Dataset entries
== Segment start ==

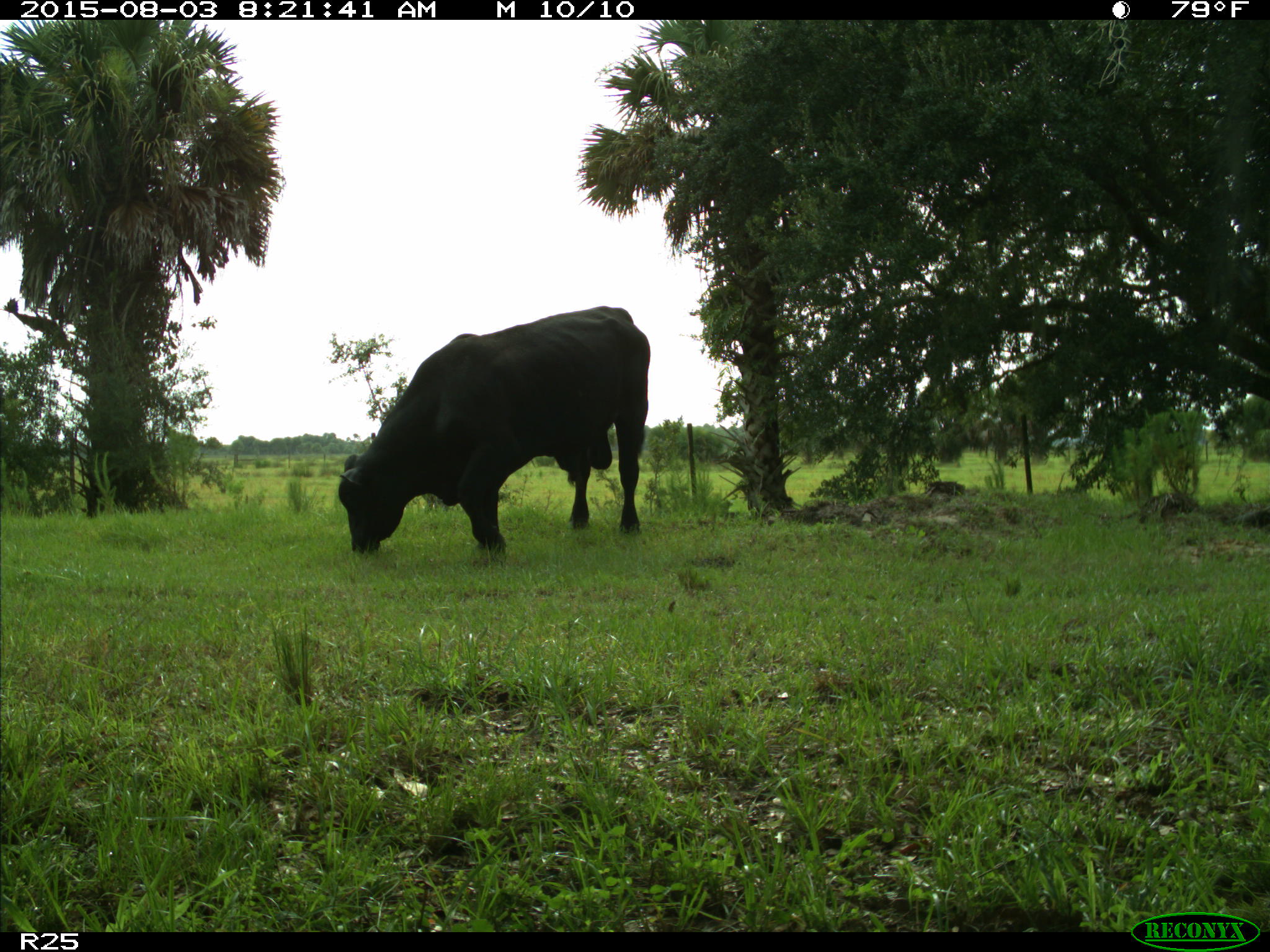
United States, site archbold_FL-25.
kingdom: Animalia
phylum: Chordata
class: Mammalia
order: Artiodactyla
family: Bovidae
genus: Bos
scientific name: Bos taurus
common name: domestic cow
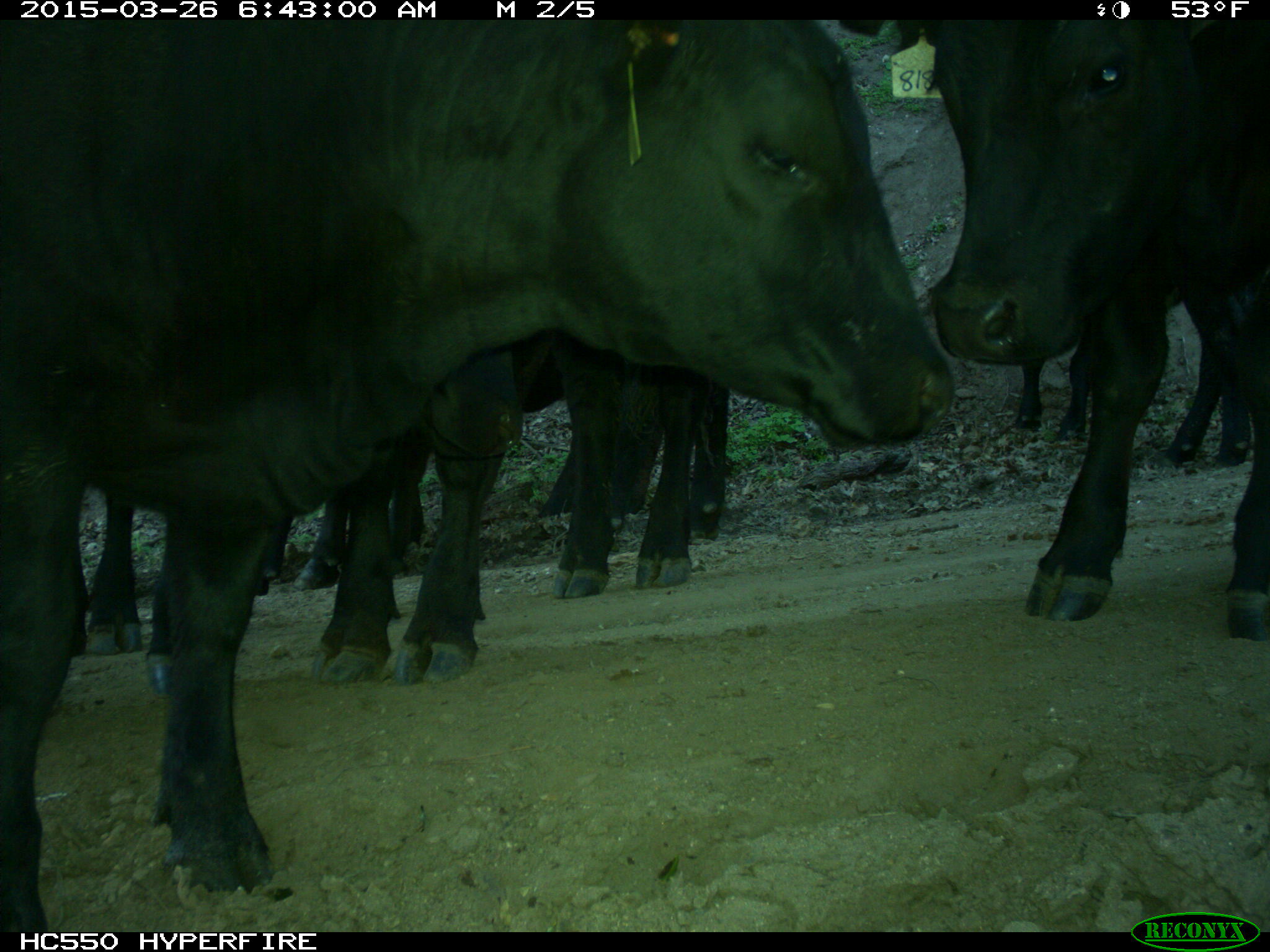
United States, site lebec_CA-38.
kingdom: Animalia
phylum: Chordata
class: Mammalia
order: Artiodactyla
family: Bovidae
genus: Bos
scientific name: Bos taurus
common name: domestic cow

== Segment end ==

- [TASK GOAL]: Every line above should be output exactly, except for the pictures.

- [SOLUTION TO THIS PROBLEM]:
United States, site archbold_FL-25.
kingdom: Animalia
phylum: Chordata
class: Mammalia
order: Artiodactyla
family: Bovidae
genus: Bos
scientific name: Bos taurus
common name: domestic cow
United States, site lebec_CA-38.
kingdom: Animalia
phylum: Chordata
class: Mammalia
order: Artiodactyla
family: Bovidae
genus: Bos
scientific name: Bos taurus
common name: domestic cow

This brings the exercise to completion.